Zadanie A →
Przepisz w całości podany fragment o wypadku rowerzysty z dzieckiem, nie zmieniając w nim ani znaku.

:: Podany fragment ::

Skocz do zawartości

[wypadek] torun, rowerzysta vs dziecko [video]


demek

Rekomendowane odpowiedzi

W takim razie nie ma sensu aby rowerzysta trzymał się prawej krawędzi drogi - najlepiej niech jedzie środkiem pasa skoro co poniektórzy potrzebują cały dodatkowy pas aby bezpiecznie wyprzedzić i problemu nie będzie ,a bezpieczeństwo wzrośnie. Jeżeli jadę przepisowo w mieście 1m jest wystarczający ,poza strefą zabudowy gdzie prędkości są większe oczywistą sprawą jest ,że lepiej jest zachować znacznie większy dystans bo dochodzi podmuch wiatru. Ile ludzi tyle poglądów ,najważniejsze żeby nie zrobić nikomu krzywdy i nie powodować zbędnego ryzyka ,każdy kto korzysta z drogi chce się czuć na niej bezpiecznie i nie ma sensu wyganiać z niej co poniektórych bo mija się to z celem. Tak jak kurczak2 napisał - "droga jest dla wszystkich" i niech tak pozostanie.

 

Ehh... nie wytrzymałem :sweat: musiałem to napisać.

Odnośnik do komentarza
Udostępnij na innych stronach

Jeżeli jadę przepisowo w mieście 1m jest wystarczający

 

wyprzedzę takiego nie zachowując dokładnie 1m ale trochę mniej i nic się nie dzieje

 

 

:) Pomijając studzienkę zawsze może zdarzyć się jak napisał słusznie @@bees, jakiś oszołom otwierający drzwi bez zerknięcia w lusterko albo jak w temacie wybiegające dziecko...

:::
:: Zapisane wpisy ::

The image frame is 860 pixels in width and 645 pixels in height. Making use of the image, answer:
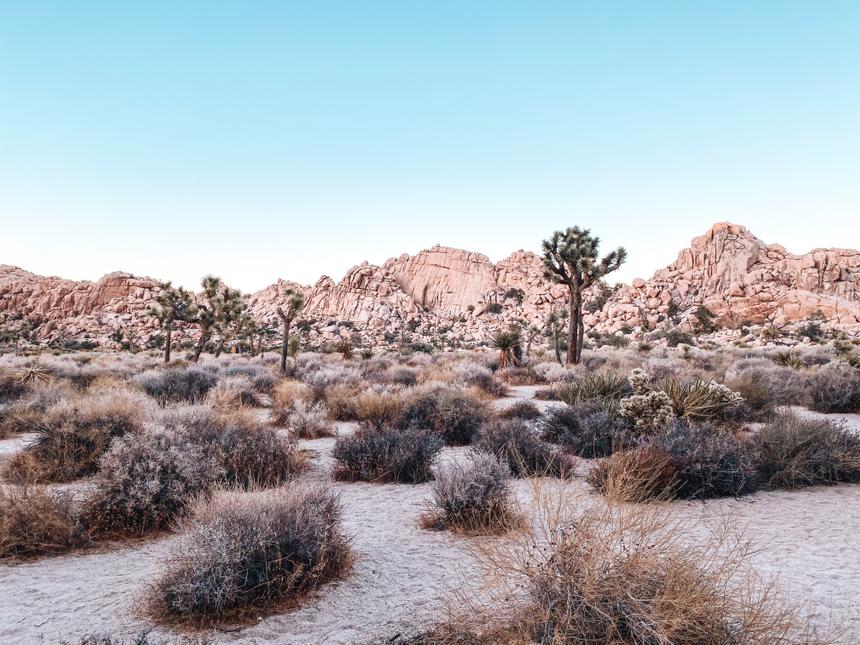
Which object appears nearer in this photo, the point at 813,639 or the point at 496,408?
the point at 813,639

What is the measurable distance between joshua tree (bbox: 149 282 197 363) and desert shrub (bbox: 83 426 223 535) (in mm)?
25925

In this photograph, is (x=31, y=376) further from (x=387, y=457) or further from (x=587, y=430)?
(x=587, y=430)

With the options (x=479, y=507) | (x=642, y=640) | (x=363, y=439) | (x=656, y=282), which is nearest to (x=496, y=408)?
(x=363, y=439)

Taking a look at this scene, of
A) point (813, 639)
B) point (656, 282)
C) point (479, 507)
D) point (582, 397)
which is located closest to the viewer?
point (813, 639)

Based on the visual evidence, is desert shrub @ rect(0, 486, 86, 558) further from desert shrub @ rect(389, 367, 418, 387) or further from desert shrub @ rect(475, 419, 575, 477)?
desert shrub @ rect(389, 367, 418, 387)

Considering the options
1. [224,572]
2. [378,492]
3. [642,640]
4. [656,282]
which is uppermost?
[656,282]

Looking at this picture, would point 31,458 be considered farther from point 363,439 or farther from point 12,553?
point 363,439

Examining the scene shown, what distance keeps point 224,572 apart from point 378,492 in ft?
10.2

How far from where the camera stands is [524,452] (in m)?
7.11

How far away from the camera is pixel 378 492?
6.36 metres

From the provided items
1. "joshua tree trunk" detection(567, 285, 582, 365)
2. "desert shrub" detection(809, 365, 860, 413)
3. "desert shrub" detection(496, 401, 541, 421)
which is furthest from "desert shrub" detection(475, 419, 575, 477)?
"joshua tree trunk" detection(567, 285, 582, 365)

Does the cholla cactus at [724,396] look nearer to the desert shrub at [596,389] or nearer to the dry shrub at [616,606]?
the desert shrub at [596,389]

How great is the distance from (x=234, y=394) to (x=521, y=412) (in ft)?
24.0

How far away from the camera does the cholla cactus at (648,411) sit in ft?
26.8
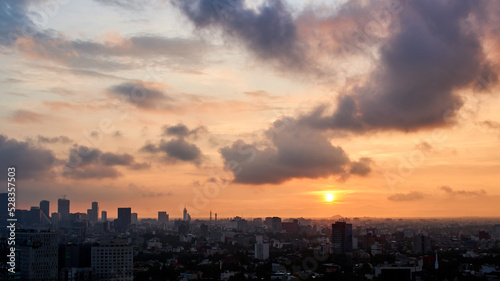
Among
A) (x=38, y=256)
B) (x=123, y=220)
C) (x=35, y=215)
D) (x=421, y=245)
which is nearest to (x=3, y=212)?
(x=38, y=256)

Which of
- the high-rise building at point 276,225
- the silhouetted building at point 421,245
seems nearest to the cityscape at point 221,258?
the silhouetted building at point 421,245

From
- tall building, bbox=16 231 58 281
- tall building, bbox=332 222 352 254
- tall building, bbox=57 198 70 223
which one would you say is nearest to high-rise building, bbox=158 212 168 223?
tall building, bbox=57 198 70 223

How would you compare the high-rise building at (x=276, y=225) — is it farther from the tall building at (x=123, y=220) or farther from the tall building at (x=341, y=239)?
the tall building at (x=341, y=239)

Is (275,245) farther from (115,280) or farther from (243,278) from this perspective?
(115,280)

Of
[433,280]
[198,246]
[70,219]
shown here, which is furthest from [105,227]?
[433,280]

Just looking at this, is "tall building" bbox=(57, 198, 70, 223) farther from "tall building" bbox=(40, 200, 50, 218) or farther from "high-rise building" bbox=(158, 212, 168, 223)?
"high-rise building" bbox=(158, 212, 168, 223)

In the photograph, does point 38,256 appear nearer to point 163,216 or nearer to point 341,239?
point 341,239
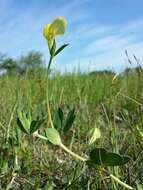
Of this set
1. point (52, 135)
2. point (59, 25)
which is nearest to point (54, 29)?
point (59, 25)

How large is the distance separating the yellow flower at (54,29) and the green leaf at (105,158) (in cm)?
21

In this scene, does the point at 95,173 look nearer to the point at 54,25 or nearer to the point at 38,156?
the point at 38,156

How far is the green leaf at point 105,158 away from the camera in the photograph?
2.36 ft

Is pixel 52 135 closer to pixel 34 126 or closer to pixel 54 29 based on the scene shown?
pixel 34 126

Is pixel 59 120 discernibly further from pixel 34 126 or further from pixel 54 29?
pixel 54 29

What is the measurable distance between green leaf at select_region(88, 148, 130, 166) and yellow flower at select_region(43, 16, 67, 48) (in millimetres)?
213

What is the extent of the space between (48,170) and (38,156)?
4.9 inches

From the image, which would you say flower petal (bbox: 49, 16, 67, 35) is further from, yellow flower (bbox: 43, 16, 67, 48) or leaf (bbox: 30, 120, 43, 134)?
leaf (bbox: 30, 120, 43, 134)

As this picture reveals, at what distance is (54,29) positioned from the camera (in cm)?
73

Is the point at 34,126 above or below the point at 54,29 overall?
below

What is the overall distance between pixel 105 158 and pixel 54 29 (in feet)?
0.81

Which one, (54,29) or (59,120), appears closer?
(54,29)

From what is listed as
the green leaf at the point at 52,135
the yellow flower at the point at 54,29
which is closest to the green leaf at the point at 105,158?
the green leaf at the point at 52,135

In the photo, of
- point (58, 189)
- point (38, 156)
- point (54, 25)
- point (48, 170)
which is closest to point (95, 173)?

:::
:: Zapisane wpisy ::

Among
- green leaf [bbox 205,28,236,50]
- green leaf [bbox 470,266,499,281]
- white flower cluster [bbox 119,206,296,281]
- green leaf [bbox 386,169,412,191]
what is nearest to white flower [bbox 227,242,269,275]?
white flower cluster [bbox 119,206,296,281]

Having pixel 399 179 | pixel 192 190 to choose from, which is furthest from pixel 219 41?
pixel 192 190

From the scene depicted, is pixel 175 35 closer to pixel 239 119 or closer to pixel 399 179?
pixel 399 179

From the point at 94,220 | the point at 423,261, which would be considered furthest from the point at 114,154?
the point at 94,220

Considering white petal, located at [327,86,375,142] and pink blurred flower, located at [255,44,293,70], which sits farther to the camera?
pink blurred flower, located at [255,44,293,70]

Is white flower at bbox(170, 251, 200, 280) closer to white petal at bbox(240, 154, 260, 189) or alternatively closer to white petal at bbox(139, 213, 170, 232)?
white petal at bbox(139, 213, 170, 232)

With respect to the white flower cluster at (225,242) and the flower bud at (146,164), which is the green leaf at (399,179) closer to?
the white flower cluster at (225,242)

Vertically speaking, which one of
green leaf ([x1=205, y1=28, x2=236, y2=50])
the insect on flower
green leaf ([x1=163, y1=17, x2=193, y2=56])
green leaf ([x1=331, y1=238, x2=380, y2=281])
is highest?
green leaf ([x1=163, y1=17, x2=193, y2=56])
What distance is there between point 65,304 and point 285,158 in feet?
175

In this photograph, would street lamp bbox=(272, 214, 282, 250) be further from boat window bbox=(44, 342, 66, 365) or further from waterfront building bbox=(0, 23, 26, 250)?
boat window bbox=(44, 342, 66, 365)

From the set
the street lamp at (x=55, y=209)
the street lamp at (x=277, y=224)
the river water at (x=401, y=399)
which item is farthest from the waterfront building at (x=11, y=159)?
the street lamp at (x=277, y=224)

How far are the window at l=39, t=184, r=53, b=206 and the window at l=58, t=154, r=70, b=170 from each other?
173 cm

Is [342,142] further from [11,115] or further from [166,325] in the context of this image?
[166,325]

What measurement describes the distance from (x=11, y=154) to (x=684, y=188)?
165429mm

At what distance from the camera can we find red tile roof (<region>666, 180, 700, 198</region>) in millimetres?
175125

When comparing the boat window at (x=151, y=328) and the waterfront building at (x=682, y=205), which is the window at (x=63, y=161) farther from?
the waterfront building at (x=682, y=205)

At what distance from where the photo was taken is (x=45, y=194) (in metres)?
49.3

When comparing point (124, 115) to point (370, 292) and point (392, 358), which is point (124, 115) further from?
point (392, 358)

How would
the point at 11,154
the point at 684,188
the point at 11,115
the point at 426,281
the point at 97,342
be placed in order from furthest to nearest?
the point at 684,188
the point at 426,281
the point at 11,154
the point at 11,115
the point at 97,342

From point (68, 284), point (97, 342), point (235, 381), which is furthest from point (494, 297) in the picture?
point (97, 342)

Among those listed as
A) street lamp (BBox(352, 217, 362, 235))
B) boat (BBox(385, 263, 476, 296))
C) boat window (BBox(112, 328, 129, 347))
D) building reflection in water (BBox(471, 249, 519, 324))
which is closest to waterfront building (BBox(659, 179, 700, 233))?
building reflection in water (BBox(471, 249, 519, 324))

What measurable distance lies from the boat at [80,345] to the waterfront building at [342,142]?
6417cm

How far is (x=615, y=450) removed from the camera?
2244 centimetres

:::

Zadanie B →
Ułóż w tabelę Markdown z kolumnami Nr i Wiersz wszystko we wpisach od wiersza zawierającego "Among those listed as" aż po wiersz zawierający "2244 centimetres", oba włącznie. Puste wiersze pomiń.

Odpowiedź A →
Skocz do zawartości

[wypadek] torun, rowerzysta vs dziecko [video]


demek

Rekomendowane odpowiedzi

W takim razie nie ma sensu aby rowerzysta trzymał się prawej krawędzi drogi - najlepiej niech jedzie środkiem pasa skoro co poniektórzy potrzebują cały dodatkowy pas aby bezpiecznie wyprzedzić i problemu nie będzie ,a bezpieczeństwo wzrośnie. Jeżeli jadę przepisowo w mieście 1m jest wystarczający ,poza strefą zabudowy gdzie prędkości są większe oczywistą sprawą jest ,że lepiej jest zachować znacznie większy dystans bo dochodzi podmuch wiatru. Ile ludzi tyle poglądów ,najważniejsze żeby nie zrobić nikomu krzywdy i nie powodować zbędnego ryzyka ,każdy kto korzysta z drogi chce się czuć na niej bezpiecznie i nie ma sensu wyganiać z niej co poniektórych bo mija się to z celem. Tak jak kurczak2 napisał - "droga jest dla wszystkich" i niech tak pozostanie.

 

Ehh... nie wytrzymałem :sweat: musiałem to napisać.

Odnośnik do komentarza
Udostępnij na innych stronach

Jeżeli jadę przepisowo w mieście 1m jest wystarczający

 

wyprzedzę takiego nie zachowując dokładnie 1m ale trochę mniej i nic się nie dzieje

 

 

:) Pomijając studzienkę zawsze może zdarzyć się jak napisał słusznie @@bees, jakiś oszołom otwierający drzwi bez zerknięcia w lusterko albo jak w temacie wybiegające dziecko...

Odpowiedź B →
| Nr | Wiersz |
|---|---|
| 1 | Among those listed as |
| 2 | A) street lamp (BBox(352, 217, 362, 235)) |
| 3 | B) boat (BBox(385, 263, 476, 296)) |
| 4 | C) boat window (BBox(112, 328, 129, 347)) |
| 5 | D) building reflection in water (BBox(471, 249, 519, 324)) |
| 6 | which is closest to waterfront building (BBox(659, 179, 700, 233))? |
| 7 | building reflection in water (BBox(471, 249, 519, 324)) |
| 8 | What measurable distance lies from the boat at [80,345] to the waterfront building at [342,142]? |
| 9 | 6417cm |
| 10 | How far is (x=615, y=450) removed from the camera? |
| 11 | 2244 centimetres |